List every line in the listing below that contains the word "from".

Items:
■ ■ ■ ■ ■ ■ ■

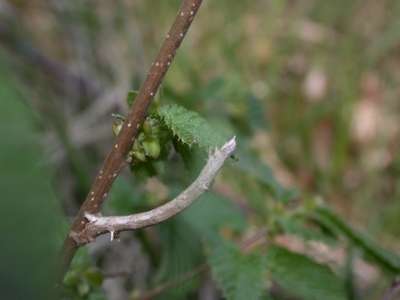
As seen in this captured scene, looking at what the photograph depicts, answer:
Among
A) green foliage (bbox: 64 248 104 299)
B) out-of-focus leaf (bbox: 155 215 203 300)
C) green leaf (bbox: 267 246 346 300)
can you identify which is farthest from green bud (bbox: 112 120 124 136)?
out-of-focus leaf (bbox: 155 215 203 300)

■ ■ ■ ■ ■ ■ ■

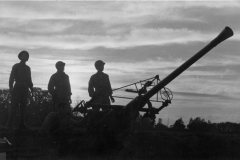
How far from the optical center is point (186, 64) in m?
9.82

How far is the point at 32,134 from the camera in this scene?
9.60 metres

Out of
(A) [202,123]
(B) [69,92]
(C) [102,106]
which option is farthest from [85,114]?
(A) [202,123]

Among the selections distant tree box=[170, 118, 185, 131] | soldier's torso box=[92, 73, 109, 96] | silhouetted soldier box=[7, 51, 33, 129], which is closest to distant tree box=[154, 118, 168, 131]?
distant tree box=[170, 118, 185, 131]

■ ■ ■ ■ ■ ■ ■

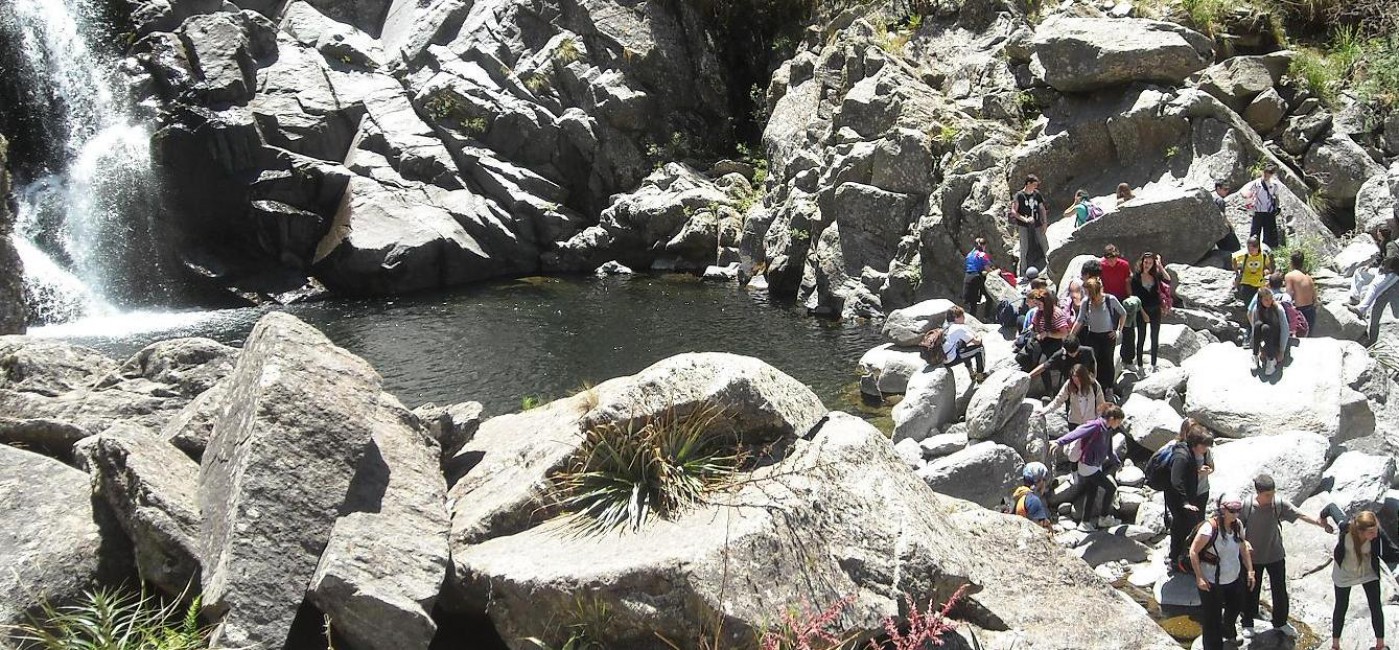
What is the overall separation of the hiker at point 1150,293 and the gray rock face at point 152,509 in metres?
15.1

■ ■ ■ ■ ■ ■ ■

Answer below:
can you identify which is farthest from green bud (bbox: 112 120 124 136)?
How far from the optical center is point (186, 64) in m?
How far is the point at 32,134 from the camera in this scene?
which option is farthest from [85,114]?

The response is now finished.